Tuesday, June 15, 2010

Immersion

So, today I volunteered to help my family answer phones at the business. Had to meet my dad at the office at 8:30, which meant leaving my house at 7 to bring daughter to her other grandparents, husband to work, and myself to the Poconos for duty.

In the first half hour, I had breakfast.

The next two hours, between the light phone calls, I wrote a strong draft of chapter 14 of my work in progress, Courting Apparitions.

After lunch I tried to progress with Chapter 15, but the ideas aren't fully formed enough, though I did sketch out the key moments of the chapter.

Next, I started to read one of the submissions for our critique group. I found this one difficult. And here comes my reflection for the day.

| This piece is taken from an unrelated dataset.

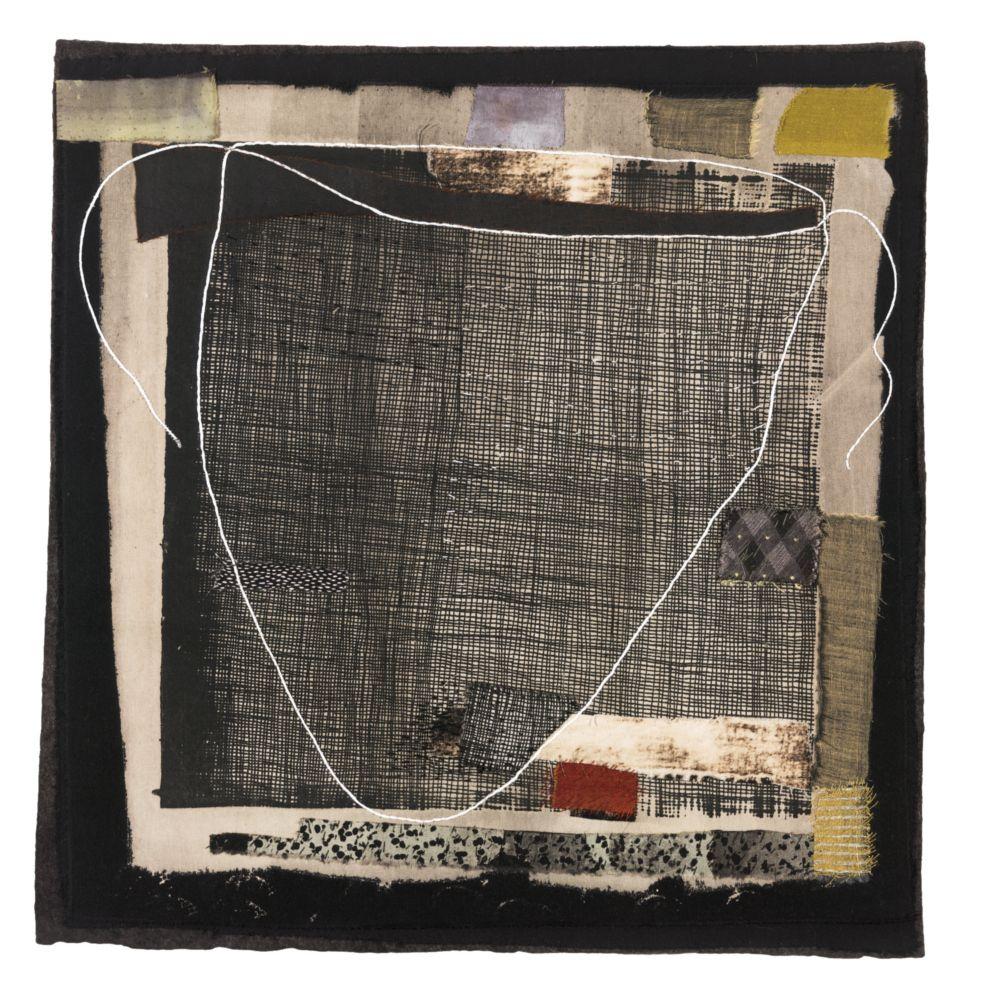 Dorothy Caldwell - Meeting Place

As a writer and a reader, I ask works to transport me. That requires three things: character, scene, and craft. I cannot rank any of these higher than the others.

CHARACTER: Each recurring character in your story must have a distinct flavor. His speech, his dress, he mannerisms. We should be able to tell this character even if the author only uses a pronoun instead of a name. That's how clear character development should be.

SCENE: As a reader, I need a sense of place. This involves enough background detail so I feel anchored but not so much I can't keep track of where I am and which elements are important. Smells, sights, sensations of light and dark. What other people are doing. And it must have the rich details, the pertinent details, but not the ordinary ones.

If I form a mental picture and you change that picture later by adding details that weren't there earlier that I made up... Well, I'm going to mistrust my other pictures.

CRAFT: Using too many prepositions, giving me sentences that are too bare-boned and don't have enough pace to keep me moving, or maybe using sentences that don't have that pizzazz to my ear... That will lose me. A great way to measure pizzazz is to read the work aloud. Believe me, you'll realize the lagging parts instantly.